EXERCISE | Take the lines below between the one holding "Anti-fraud and anti-abuse" and the one holding "content_type: application/javascript", inclusive, and copy them exactly. Add nothing.

RECORDS START

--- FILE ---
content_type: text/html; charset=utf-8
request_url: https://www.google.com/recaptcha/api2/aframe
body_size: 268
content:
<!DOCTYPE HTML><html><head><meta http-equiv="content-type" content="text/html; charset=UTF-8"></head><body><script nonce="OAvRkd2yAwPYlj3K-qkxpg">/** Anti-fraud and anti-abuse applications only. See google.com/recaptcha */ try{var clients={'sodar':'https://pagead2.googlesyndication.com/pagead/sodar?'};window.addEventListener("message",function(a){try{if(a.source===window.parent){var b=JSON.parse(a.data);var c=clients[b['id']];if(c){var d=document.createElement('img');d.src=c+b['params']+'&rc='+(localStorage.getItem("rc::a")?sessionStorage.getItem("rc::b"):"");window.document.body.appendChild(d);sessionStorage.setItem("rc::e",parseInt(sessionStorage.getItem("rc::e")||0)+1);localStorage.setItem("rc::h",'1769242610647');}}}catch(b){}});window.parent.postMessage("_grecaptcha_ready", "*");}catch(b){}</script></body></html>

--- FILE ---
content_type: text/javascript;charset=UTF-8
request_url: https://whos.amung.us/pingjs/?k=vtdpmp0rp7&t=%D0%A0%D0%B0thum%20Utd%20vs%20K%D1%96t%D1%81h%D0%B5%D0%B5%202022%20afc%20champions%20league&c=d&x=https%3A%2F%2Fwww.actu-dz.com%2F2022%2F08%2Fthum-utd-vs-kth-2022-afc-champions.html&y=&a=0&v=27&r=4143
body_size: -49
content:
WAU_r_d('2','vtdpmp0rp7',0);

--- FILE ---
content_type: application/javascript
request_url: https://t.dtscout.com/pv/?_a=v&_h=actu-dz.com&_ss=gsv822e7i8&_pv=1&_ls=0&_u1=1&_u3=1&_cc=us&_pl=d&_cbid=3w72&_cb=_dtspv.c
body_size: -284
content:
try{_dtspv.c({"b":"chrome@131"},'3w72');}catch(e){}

RECORDS END

TASK SOLUTION |
<!DOCTYPE HTML><html><head><meta http-equiv="content-type" content="text/html; charset=UTF-8"></head><body><script nonce="OAvRkd2yAwPYlj3K-qkxpg">/** Anti-fraud and anti-abuse applications only. See google.com/recaptcha */ try{var clients={'sodar':'https://pagead2.googlesyndication.com/pagead/sodar?'};window.addEventListener("message",function(a){try{if(a.source===window.parent){var b=JSON.parse(a.data);var c=clients[b['id']];if(c){var d=document.createElement('img');d.src=c+b['params']+'&rc='+(localStorage.getItem("rc::a")?sessionStorage.getItem("rc::b"):"");window.document.body.appendChild(d);sessionStorage.setItem("rc::e",parseInt(sessionStorage.getItem("rc::e")||0)+1);localStorage.setItem("rc::h",'1769242610647');}}}catch(b){}});window.parent.postMessage("_grecaptcha_ready", "*");}catch(b){}</script></body></html>

--- FILE ---
content_type: text/javascript;charset=UTF-8
request_url: https://whos.amung.us/pingjs/?k=vtdpmp0rp7&t=%D0%A0%D0%B0thum%20Utd%20vs%20K%D1%96t%D1%81h%D0%B5%D0%B5%202022%20afc%20champions%20league&c=d&x=https%3A%2F%2Fwww.actu-dz.com%2F2022%2F08%2Fthum-utd-vs-kth-2022-afc-champions.html&y=&a=0&v=27&r=4143
body_size: -49
content:
WAU_r_d('2','vtdpmp0rp7',0);

--- FILE ---
content_type: application/javascript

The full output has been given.